Par Rédaction | Sport
L’arrivée de James Harden à Cleveland a surpris une grande partie de la ligue. En sacrifiant Darius Garland, plus jeune et encore en développement, les Cavaliers ont envoyé un message clair : l’objectif est immédiat. Quelques semaines après le transfert, l’équipe enchaîne les victoires et s’installe au cœur de la course à l’Est.
Depuis l’intégration de Harden, Cleveland a affiché un tout autre visage offensif. L’alternance entre Donovan Mitchell et le meneur barbu permet de maintenir un créateur d’élite sur le parquet en permanence. Le jeu semble plus fluide, les intérieurs sont davantage servis près du cercle et les shooteurs bénéficient d’espaces plus propres.
Bill Simmons s’est montré particulièrement enthousiaste à ce sujet. « Ils ont toujours quelqu’un de très fort avec le ballon pendant 48 minutes. Mitchell sort, et c’est : ‘Harden reste et dirige l’attaque.’ » Il a poursuivi : « Les alley-oops sont revenus. Jarrett Allen, Evan Mobley… ça a ouvert le jeu. À tout le respect pour Detroit, mais le plafond de Cleveland est le plus élevé à l’Est, je pense. »

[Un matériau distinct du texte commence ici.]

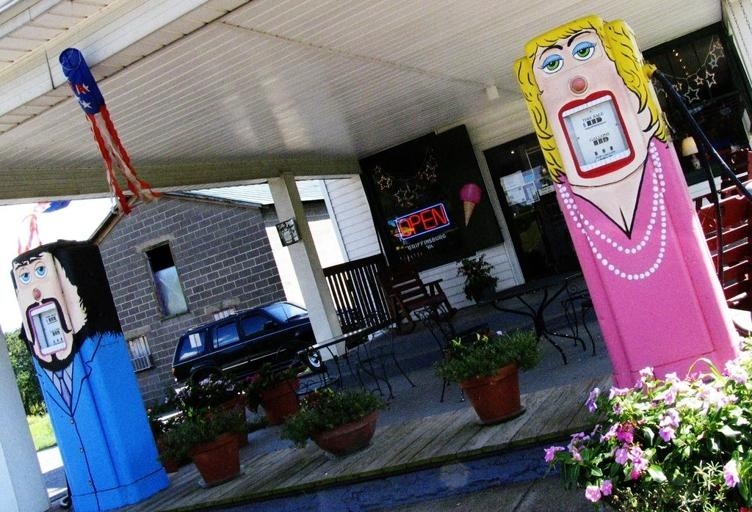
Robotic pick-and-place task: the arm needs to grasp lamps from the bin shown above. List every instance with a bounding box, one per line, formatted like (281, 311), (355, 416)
(680, 132), (702, 170)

Un pari ambitieux… et risqué
L’impact statistique est réel. Le rythme offensif a grimpé, l’efficacité au tir près du cercle a progressé et le volume de lancers francs a augmenté. Harden attire les aides, manipule les défenses et redonne aux pivots des situations qu’ils n’avaient plus aussi régulièrement. Sur le papier, l’équilibre semble plus dangereux qu’auparavant.
Mais l’histoire d’Harden en playoffs reste un sujet délicat. Ses précédentes équipes ont souvent brillé en saison régulière avant de connaître des passages à vide au printemps. Cleveland le sait : ce transfert ne sera jugé qu’à l’aune des résultats en séries. En échangeant Garland, la franchise a raccourci son horizon. Il ne s’agit plus de construire patiemment, mais de capitaliser immédiatement sur le prime de Mitchell et la complémentarité des intérieurs.
Le message est clair : la fenêtre est ouverte maintenant. Le potentiel offensif des Cavaliers intrigue, surtout face à des rivaux comme Boston ou Detroit. La question demeure cependant celle de la constance sous pression, quand chaque possession compte et que les défenses s’ajustent.
Si Harden parvient à transposer son influence actuelle en séries éliminatoires, Cleveland pourrait effectivement devenir la référence de la conférence. Dans le cas contraire, ce pari audacieux sera réévalué sévèrement. Pour l’instant, l’optimisme domine, mais le verdict final se jouera au printemps.